▸ **Given instruction**
Please reproduce word for word the part of the passage about making the conditioning assembly that begins at the words "In step S2, a" and stops after "a grinding structural member M.".

In step S2, a brazing filler metal 3 is disposed on another surface of the metallic porous structural body 1 (i.e., the second surface 12).

In step S3, a brazing process is performed to melt the brazing filler metal 3, causing it to penetrate into the metallic porous structural body 1 and bond with the metallic porous structural body 1 and the plurality of abrasive particles 2 to form a grinding structural member M.

In step S4, a base body 4 and an adhesive 5 are provided, and the adhesive 5 is used to bond the base body 4 and the grinding structural member M.

Reference is made to FIGS. 3, 4, and 8. FIG. 3 and FIG. 4 are schematic views of steps S11 to S15 of a manufacturing method of the conditioning assembly according to the embodiment of the present disclosure, and FIG. 8 is a flowchart of steps S11 to S15 of the manufacturing method of the conditioning assembly according to the embodiment of the present disclosure. The step S1 of the plurality of abrasive particles 2 being embedded into the surface of the metallic porous structural body 1 further includes steps S11, S13, and S15, which are as follows:

In step S11, the plurality of abrasive particles 2 are disposed on the surface of the metallic porous structural body 1.

In step S13, a rigid platform 6 with a plurality of grooves 60 is provided to cover the plurality of abrasive particles 2, such that the plurality of abrasive particles 2 are disposed in the plurality of grooves 60, respectively.

▸ **Given information**

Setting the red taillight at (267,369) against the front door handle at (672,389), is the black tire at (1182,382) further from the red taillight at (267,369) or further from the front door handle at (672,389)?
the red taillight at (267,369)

▸ **Solution for this task**
In step S2, a brazing filler metal 3 is disposed on another surface of the metallic porous structural body 1 (i.e., the second surface 12).

In step S3, a brazing process is performed to melt the brazing filler metal 3, causing it to penetrate into the metallic porous structural body 1 and bond with the metallic porous structural body 1 and the plurality of abrasive particles 2 to form a grinding structural member M.